You don't say which version and build of OpenSSL (which determines the ciphersuites available, and also protocols although protocol isn't your problem here) or Ubuntu release (which effectively determines the above), but from the sourcefile in the error message it's clearly 1.1.0 or higher, and that normally doesn't support any of the ciphersuites offered by your XP3 client. If the client varies depending on the Windows it's running on, probably it's using schannel, and XP/S03 (even with SPs) didn't do any ciphers better than 3DES (confirmed in your ClientHello dump).
Easiest out would be if client can do clear-SMTP (no TLS) and you configure postfix to accept that; as long as this server is only used for that one lame client the security risk isn't much worse than that client already is.

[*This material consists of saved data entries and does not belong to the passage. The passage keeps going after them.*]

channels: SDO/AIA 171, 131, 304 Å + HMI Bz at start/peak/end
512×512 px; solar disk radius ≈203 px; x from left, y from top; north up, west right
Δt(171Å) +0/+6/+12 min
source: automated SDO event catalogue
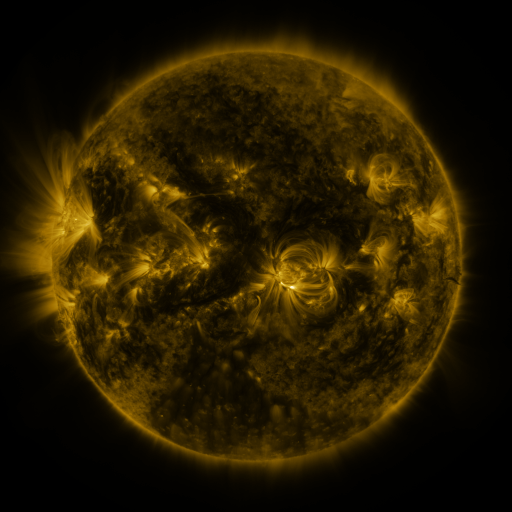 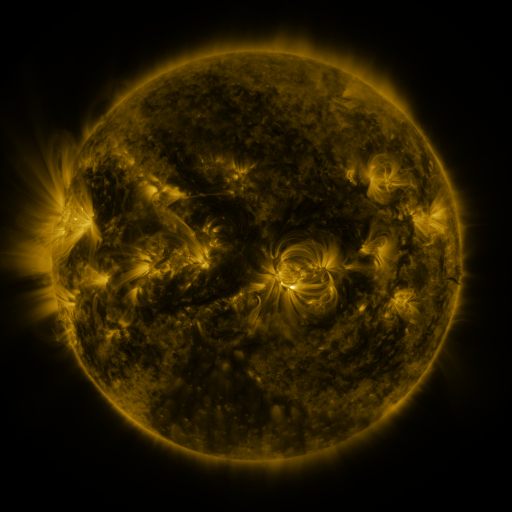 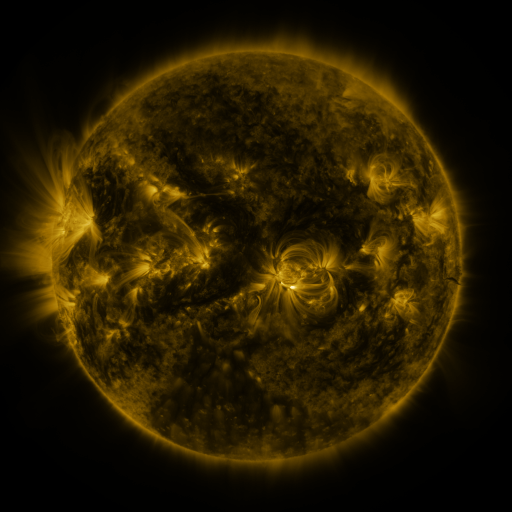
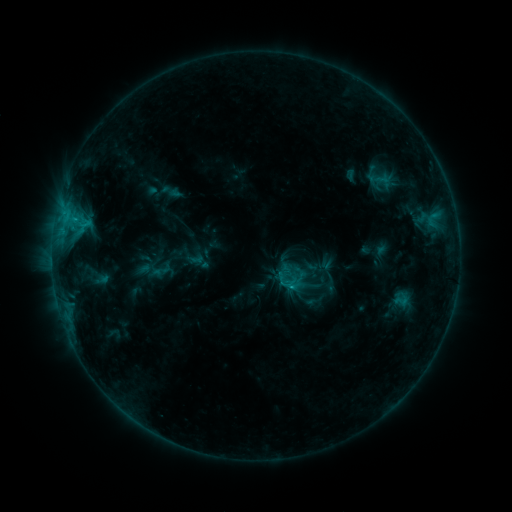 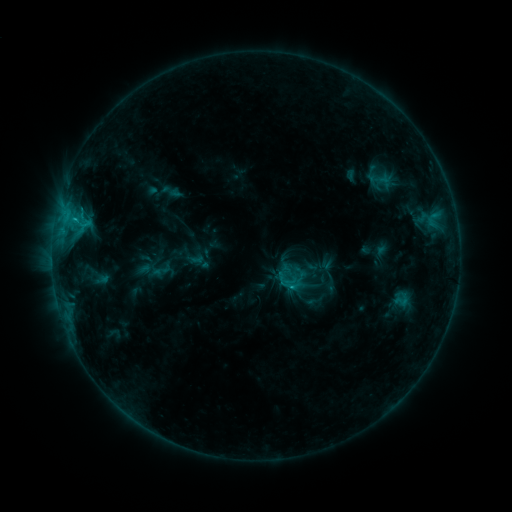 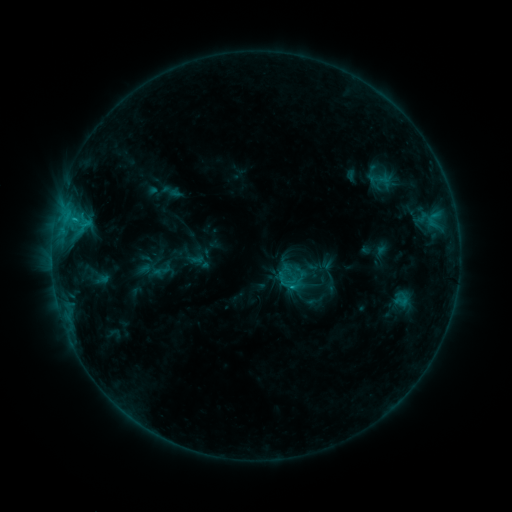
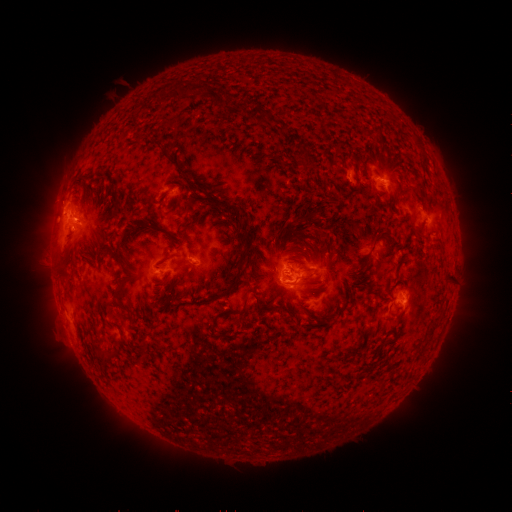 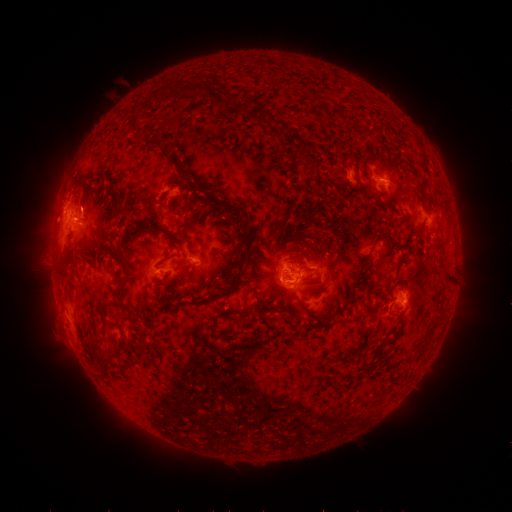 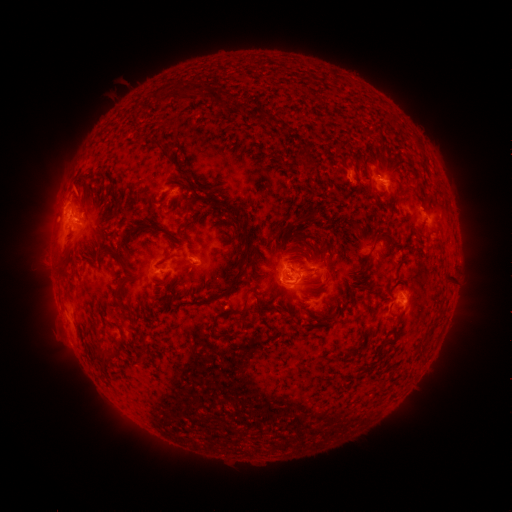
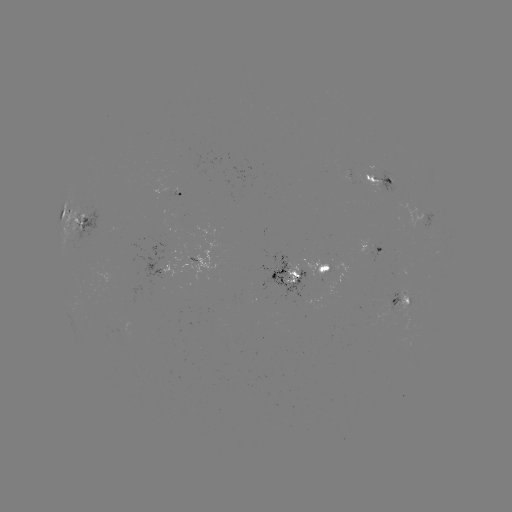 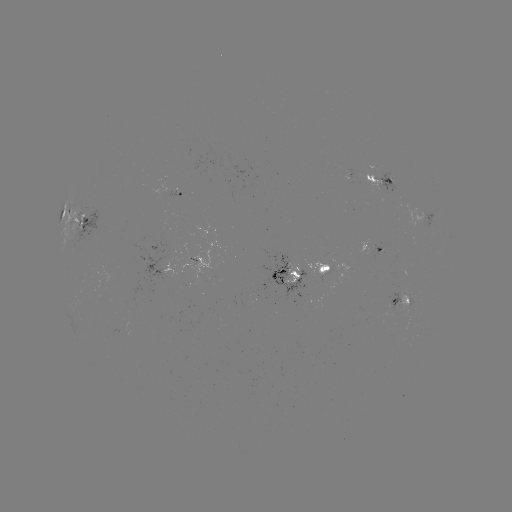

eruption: <bbox>58, 174, 110, 225</bbox>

Failing that:
(I'm pretty sure) you can download the (OpenSSL) source package (i.e. as already patched/tweaked by Ubuntu) plus buildeps and buildtools, change the config step to add --enable-ssl-weak-ciphers
, and rebuild and install; this should be compatible (and now support 3DES, included in MEDIUM), although personally I wouldn't chance it if anything important runs on the same system. Otherwise you either must build your own OpenSSL version and your own postfix using it, or assuming you are using implicit (465, not STARTTLS) put something (simple) in bewteen, like a back-to-back pair of stunnel built with a weakened version of OpenSSL, which is probably simpler.
OR just use a Ubuntu closer in age to XP, like 16.04 -- which I happen to have on WSL for testing, and has OpenSSL 1.0.2g-plus-patches
which does support 3DES (and TLS1.0 -- all OpenSSL since before 0.9.8 does that). If you don't want to dedicate a system for this put it in a VM or docker or similar. Which incidentally might also help prevent it causing panic if your organization does network-wide scans for obsolete or vulnerable versions of things.